Take Saw. Yes, it didn't make perfect sense for the killer to be lying in the room the whole time. Yes, the movie didn't give a fully adequate explanation for the killer's motives, but...

If you look at the final scenes, from false ending to twist to climax to revelation to resolution, it has, as far as I'm concerned, flawless pacing -- it was a quick succession of one hard cinematic punch after another. If the killer had been somewhere else, if the filmmakers had tried to insert some long-winded last minute explanation as to his motives, the ending would have clunked. I believe the same people who nitpicked the logic of the movie would have still found the "logical" version much less agreeable -- even if they couldn't articulate exactly why.

Logic holes are certainly fair game for criticism, but screenwriters and readers should be aware that the most logical story decisions are not always the best story decisions. Audiences want a good movie above all else, and we should know better than them what the most important elements of a good movie are.

 
At 7:35 PM, Anonymous Anonymous said...

I'm not sure you can use Hitchcock's quote in this day and age. I believe audiences have grown and matured since Hitchcock's day. I think what might have been a minority back then, is far more likely to be a majority now. Especially if you factor in people who might not foam at the mouth about plot holes, but who just don't enjoy movies that have logic flaws.

 
At 7:56 PM, Blogger MaryAn Batchellor said...

Ah, MHM, very good point.

 
At 9:48 PM, Anonymous Anonymous said...

I agree with Reagan, 100%. And Jay, too. Hitchcock used what he called "refrigerator logic." The idea being movie patrons didn't notice the mesh in a movie's logic until they went home and opened the refrigerator to get a midnight snack ("hey, wait a minute...") By then it was too late if they enjoyed the movie while they were watching it.
ARF!

 
At 6:50 PM, Blogger deepstructure said...

"Surely some level of 'accepting movie-logic' instead of 'real-world logic' has to exist."

i agree. but as has been said before, i think when scott said "absolute sense," he meant within the universe of the story. i don't think that was equated to "real-world" logic (although i believe it's certainly possible to write a story that conforms to real-world logic).

and frankly, folks will go a long way to help you. the audience wants to be entertained. they're on the writers side - they want to love your stuff. but they can't help you if you don't do the work.
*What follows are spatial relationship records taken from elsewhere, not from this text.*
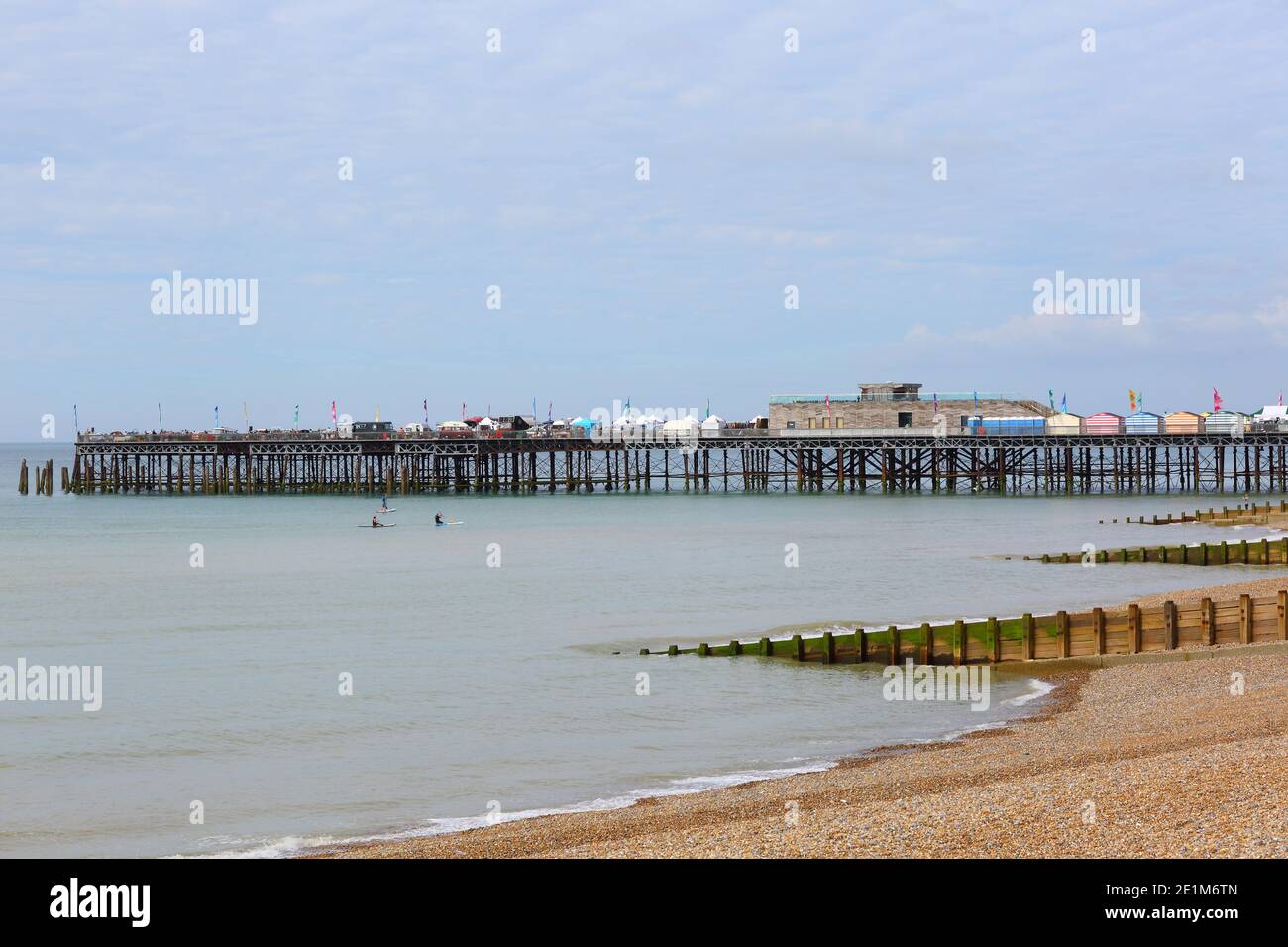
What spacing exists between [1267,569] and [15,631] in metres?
38.2

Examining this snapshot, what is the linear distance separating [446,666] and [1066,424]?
76.2 meters

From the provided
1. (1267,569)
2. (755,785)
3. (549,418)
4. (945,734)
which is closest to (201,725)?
(755,785)

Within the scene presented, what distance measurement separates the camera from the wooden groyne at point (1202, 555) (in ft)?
155

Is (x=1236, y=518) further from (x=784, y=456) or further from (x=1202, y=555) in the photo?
(x=784, y=456)

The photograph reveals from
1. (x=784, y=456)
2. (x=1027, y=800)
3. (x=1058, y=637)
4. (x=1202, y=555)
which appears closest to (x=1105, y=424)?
(x=784, y=456)

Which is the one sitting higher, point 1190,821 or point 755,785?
point 1190,821

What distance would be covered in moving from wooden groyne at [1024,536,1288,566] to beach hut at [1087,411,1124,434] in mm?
46607

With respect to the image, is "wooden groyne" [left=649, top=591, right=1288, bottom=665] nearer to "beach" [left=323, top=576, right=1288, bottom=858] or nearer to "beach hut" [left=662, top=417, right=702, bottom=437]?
"beach" [left=323, top=576, right=1288, bottom=858]

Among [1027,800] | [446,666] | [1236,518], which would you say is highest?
[1027,800]

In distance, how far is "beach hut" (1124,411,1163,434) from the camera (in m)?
97.4

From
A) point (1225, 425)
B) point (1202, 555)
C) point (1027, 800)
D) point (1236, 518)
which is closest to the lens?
point (1027, 800)

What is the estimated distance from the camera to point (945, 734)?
73.8ft

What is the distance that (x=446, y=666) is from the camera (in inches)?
1275
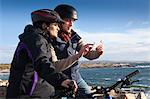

for example, take the t2 scene. i think we buy it because although it might not work exactly that way (which most people wouldn't know), we do know it's possible. we've heard untold stories of hackers getting into secure systems. and it's reverse-engineered information. we know he's the one that eventually reprograms terminators in the future.

and the security van? i have no idea how much upward force one can absorb in an armored car, but i agree - it might have made more sense to have the occupants injured. i disagree about the doors - in fact it wouldn't have surprised me if the doors had blown open on impact. overall, i agree that this scene could have been written smarter - but i'd hardly call it a logic problem.

once you drop a security truck through a sink hole - well, the least of the problems should be the crew and getting inside it!
if we're going to believe you can pull that off, you don't even need to show me the rest. just cut to driving away with the money - the mechanics of taking the money out of the truck are immaterial. the only reason for me to worry about any of that is if you're going to do a reversal. if the truck turned out to be empty or the money irretrievable because of something unexpected that happened as a result of the fall (but potentially forseeable in hindsight), then that would be interesting.

"If things made absolute sense, then there would be no drama."

real-life is full of drama; of murder and intrigue and revenge and plans that go awry - even with computers, security cameras and cellphones. sure, life has gotten more complex and perhaps that makes it more difficult to construct good dramatic stories, but it doesn't mean scripts have to make dumb choices if they're set in a basically real-world.